Access to Datasets Changing the working directory Exercise: Changing the workign directory Loading data into Stata Exercise: Loading data Inspecting a dataset Exercise: Inspecting data Summary statistics Exercise: Summary statistics Final task: Please give us your feedback!

Stata Fundamentals 5: If qualifiers

In this unit, you are going to learn about if qualifiers. The if qualifier enables you to carry out a command on a subset of the dataset for which the expression being used in the if qualifier is true.

This way you can run a command for specific categories, that is, for instance, only female participants, but also for a specific range of values of a continuous variable, for instance, only participants with a minimum amount of income or a combination of both.

In this practical session, you will learn:


More information on how the session is run

How to work together in the Zoom sessions: What to do when getting stuck:
  1. Ask the trainer if you struggle to find a solution.
  2. Use the help command. To get help with a specific command type help "command name"
  3. Search online. The statalist.org forum is usually the most useful resource.
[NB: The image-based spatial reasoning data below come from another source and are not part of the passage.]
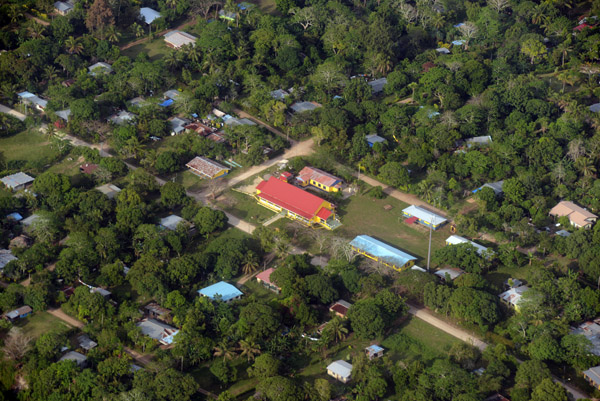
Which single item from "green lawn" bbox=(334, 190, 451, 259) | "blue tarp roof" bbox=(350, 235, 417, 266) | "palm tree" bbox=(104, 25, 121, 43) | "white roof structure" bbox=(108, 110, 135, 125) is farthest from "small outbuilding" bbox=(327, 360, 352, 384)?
"palm tree" bbox=(104, 25, 121, 43)

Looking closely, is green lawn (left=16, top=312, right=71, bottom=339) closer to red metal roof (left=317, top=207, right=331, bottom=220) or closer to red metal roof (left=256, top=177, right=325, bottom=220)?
red metal roof (left=256, top=177, right=325, bottom=220)

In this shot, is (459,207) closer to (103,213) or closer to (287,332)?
(287,332)

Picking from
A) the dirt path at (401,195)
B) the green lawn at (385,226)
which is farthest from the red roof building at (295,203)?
the dirt path at (401,195)

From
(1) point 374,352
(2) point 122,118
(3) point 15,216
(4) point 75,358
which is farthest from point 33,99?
(1) point 374,352

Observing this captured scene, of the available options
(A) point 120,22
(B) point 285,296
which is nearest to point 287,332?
(B) point 285,296

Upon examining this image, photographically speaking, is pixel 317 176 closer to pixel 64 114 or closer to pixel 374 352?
pixel 374 352

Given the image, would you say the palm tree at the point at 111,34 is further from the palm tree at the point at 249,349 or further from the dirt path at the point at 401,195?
the palm tree at the point at 249,349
if qualifiers: single expressions

With an if qualifier you can limit the scope of a command to those observations for which the expression you use after the if is true.
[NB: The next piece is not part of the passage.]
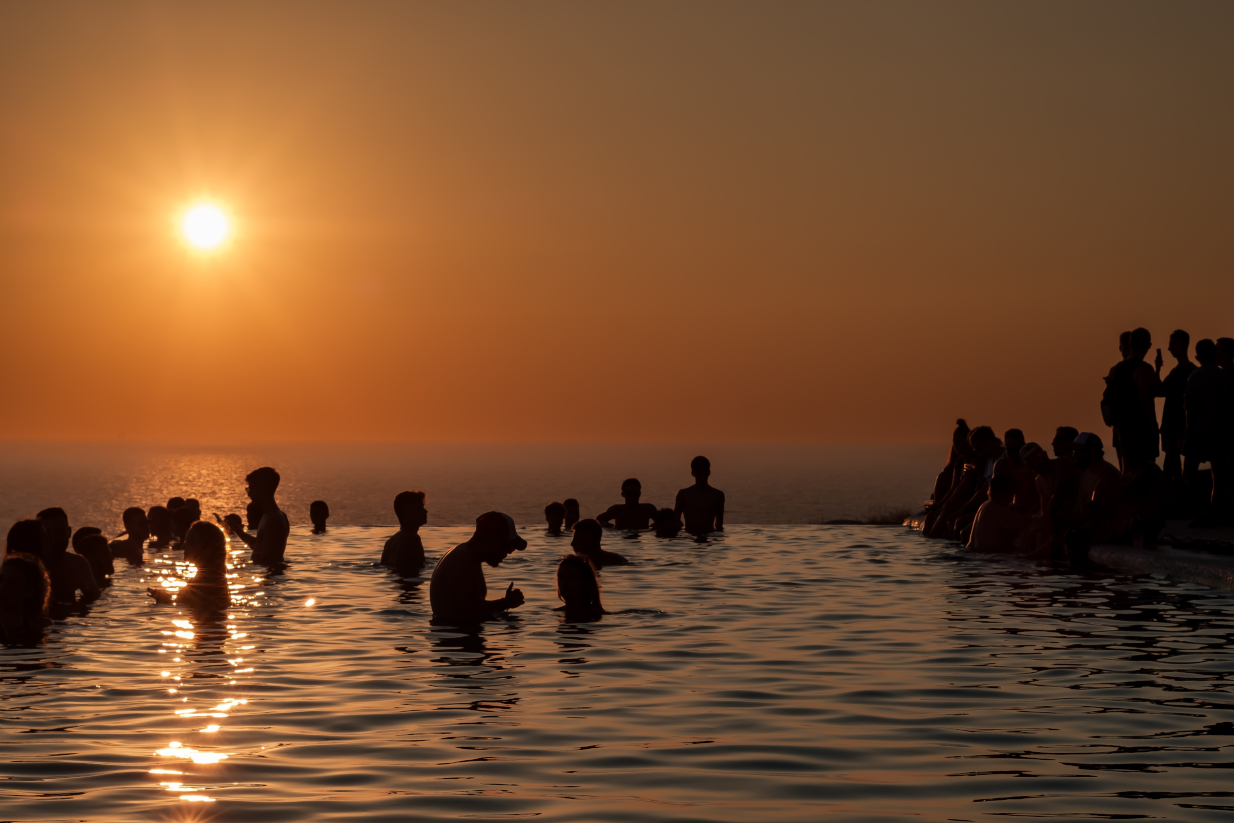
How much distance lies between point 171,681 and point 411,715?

Let us look at a few examples to explain how if qualifiers work.

If we use the list command on the variables make and price, Stata will print all observations for those two variables.

. webuse auto, clear
(1978 Automobile Data)

. browse make price


We can use an if qualifier with the list command to limit the observations that are being printed. If, for instance, we only wanted to print observations with a price above 10000, we have to add an if qualifier followed by the expression price > 10000 to the command.

Stata will evaluate the expression for every observation in the dataset and create a subset of the data for those observations for which the expression is true.
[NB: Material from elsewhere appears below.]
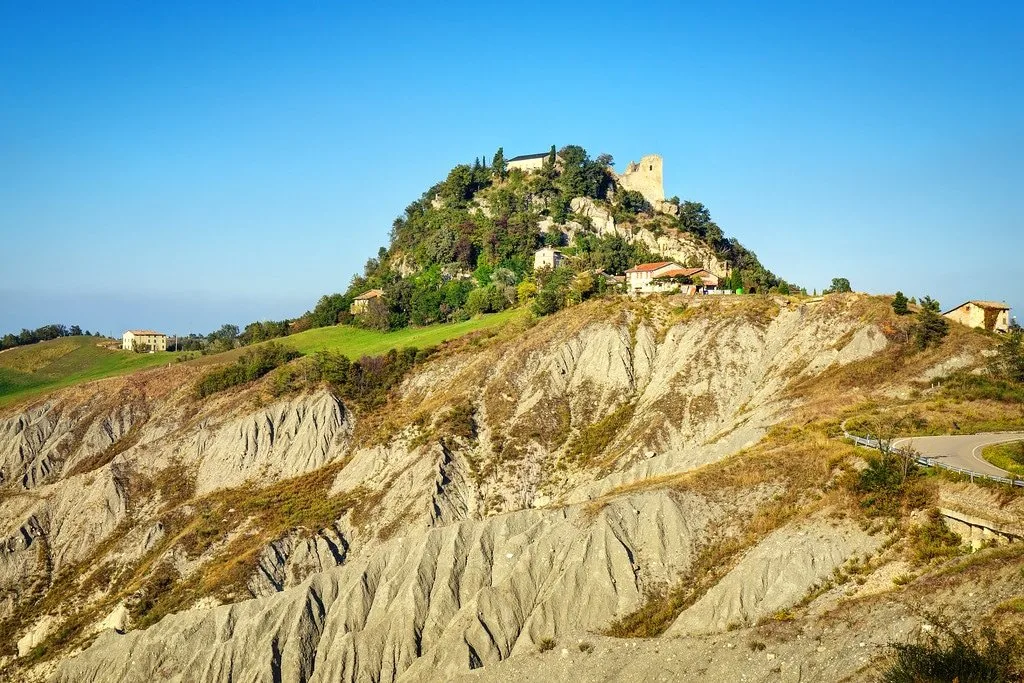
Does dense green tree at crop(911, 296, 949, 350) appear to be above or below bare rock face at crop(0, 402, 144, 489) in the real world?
above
Then Stata will run the list make price command on this particular subset of the data.

. browse make price if price > 10000

The > operator is used to test whether a variable is larger than a particular value. Below are examples of the other operators that can be used to create expressions.

To run a command on a subset where a variable is equal to a particular value use the == operator.

. browse price if price == 10372

To run a command on a subset where a variable is smaller than a particular value use the < operator.

. browse price if price < 5000

To run a command on a subset where a variable is larger or equal to a particular value use the >= or <= operator.

. browse price if price >= 11385
. browse price if price <= 4749

To run a command on a subset where a variable is larger or equal to a particular value use the != operator.

. browse price if price != 10372

Let us look at another example using the sum command. The sum command will create a table with descriptive statistics (mean, standard deviation).

. sum price

    Variable |        Obs        Mean    Std. Dev.       Min        Max
-------------+---------------------------------------------------------
       price |         74    6165.257    2949.496       3291      15906


If we wanted to print the descriptive statistics of the price variable only for cars from the United States, we can add an if qualifier with the expression foreign == 0, as 0 represents domestic, that is, US cars.

You can see that the number of observations is 52, since only those observations where the variable foreign has the value 0 have been selected.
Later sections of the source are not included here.